• ページ抜粋:

「Re:ERA」をちゃんと咀嚼してみる

先日King & Prince LIVE TOUR 24-25 〜Re:ERA〜の大阪公演を見てきた。楽しかった。Xのフォロワーさんと一緒に行った公演だったので、ライブ後に入ったファミレスで互いに感想をまとめながら時折記憶の共有をしては笑い合って。そんなライブの余韻に浸っている時に何気なく言われたのだ。

しださんは「Re:ERA」をどんな風に解釈されていますか?

この演出が好きだったなぁ、とかMCのあの話がおもしろかったなぁ、とか取り止めのない感想メモを量産していた手が止まった。
「Re:ERA」の解釈?頭の中でプラネット・エイジがくるくる回る。

「Re:ERA」は自分の中で強烈に刺さった曲があるわけではない。でも卵から孵す過程や発売後何回も聴いているうちにそれぞれの曲の良さがわかってきて、ライブでそのイメージが更新された曲もあって。POP-UP STOREやアニメ(しかも本人達が声優で登場)に至る展開はコンセプトアルバムって楽しいなという気持ちを刺激された。いつだったか2人が「総合エンタメ」と話していたのをまさしく、と思った。

• 項目:

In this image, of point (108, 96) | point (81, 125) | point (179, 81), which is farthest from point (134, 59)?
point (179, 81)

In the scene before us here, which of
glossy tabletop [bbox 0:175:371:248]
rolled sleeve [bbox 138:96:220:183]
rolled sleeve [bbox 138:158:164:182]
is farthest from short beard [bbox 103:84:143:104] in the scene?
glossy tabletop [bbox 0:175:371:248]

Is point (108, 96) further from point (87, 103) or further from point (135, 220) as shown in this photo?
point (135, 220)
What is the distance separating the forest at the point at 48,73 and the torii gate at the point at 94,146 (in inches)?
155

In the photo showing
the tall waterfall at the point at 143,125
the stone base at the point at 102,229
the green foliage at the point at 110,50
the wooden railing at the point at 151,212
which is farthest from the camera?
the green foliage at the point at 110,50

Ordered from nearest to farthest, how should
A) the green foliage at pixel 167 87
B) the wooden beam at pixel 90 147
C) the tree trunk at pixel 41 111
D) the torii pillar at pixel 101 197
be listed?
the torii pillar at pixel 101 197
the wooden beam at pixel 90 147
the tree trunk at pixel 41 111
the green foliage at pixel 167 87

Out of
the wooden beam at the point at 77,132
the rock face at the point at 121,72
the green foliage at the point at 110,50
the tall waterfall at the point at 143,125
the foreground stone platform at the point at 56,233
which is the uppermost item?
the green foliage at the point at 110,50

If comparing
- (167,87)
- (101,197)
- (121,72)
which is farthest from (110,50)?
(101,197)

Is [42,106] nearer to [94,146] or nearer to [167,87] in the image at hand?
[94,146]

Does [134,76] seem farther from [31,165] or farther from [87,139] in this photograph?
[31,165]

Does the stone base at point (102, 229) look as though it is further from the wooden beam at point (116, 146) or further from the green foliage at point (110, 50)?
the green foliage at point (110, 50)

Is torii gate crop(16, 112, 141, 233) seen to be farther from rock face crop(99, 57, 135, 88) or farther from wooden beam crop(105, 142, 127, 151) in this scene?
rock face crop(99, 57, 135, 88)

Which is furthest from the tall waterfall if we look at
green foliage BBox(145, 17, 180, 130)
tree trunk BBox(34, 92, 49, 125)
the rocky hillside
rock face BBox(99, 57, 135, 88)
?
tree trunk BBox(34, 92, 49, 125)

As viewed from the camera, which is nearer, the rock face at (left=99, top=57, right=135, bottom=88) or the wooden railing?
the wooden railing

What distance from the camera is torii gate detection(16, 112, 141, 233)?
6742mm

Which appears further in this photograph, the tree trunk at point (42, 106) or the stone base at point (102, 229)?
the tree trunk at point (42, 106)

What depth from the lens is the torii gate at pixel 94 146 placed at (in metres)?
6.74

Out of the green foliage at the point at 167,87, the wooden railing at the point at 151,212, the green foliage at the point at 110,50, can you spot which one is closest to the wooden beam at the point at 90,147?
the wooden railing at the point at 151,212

• やること: 上のページ抜粋を、最初から最後まで一字も変えずに書き写してください。 ここでは行は使いません。

• この問題の答え:
「Re:ERA」をちゃんと咀嚼してみる

先日King & Prince LIVE TOUR 24-25 〜Re:ERA〜の大阪公演を見てきた。楽しかった。Xのフォロワーさんと一緒に行った公演だったので、ライブ後に入ったファミレスで互いに感想をまとめながら時折記憶の共有をしては笑い合って。そんなライブの余韻に浸っている時に何気なく言われたのだ。

しださんは「Re:ERA」をどんな風に解釈されていますか?

この演出が好きだったなぁ、とかMCのあの話がおもしろかったなぁ、とか取り止めのない感想メモを量産していた手が止まった。
「Re:ERA」の解釈?頭の中でプラネット・エイジがくるくる回る。

「Re:ERA」は自分の中で強烈に刺さった曲があるわけではない。でも卵から孵す過程や発売後何回も聴いているうちにそれぞれの曲の良さがわかってきて、ライブでそのイメージが更新された曲もあって。POP-UP STOREやアニメ(しかも本人達が声優で登場)に至る展開はコンセプトアルバムって楽しいなという気持ちを刺激された。いつだったか2人が「総合エンタメ」と話していたのをまさしく、と思った。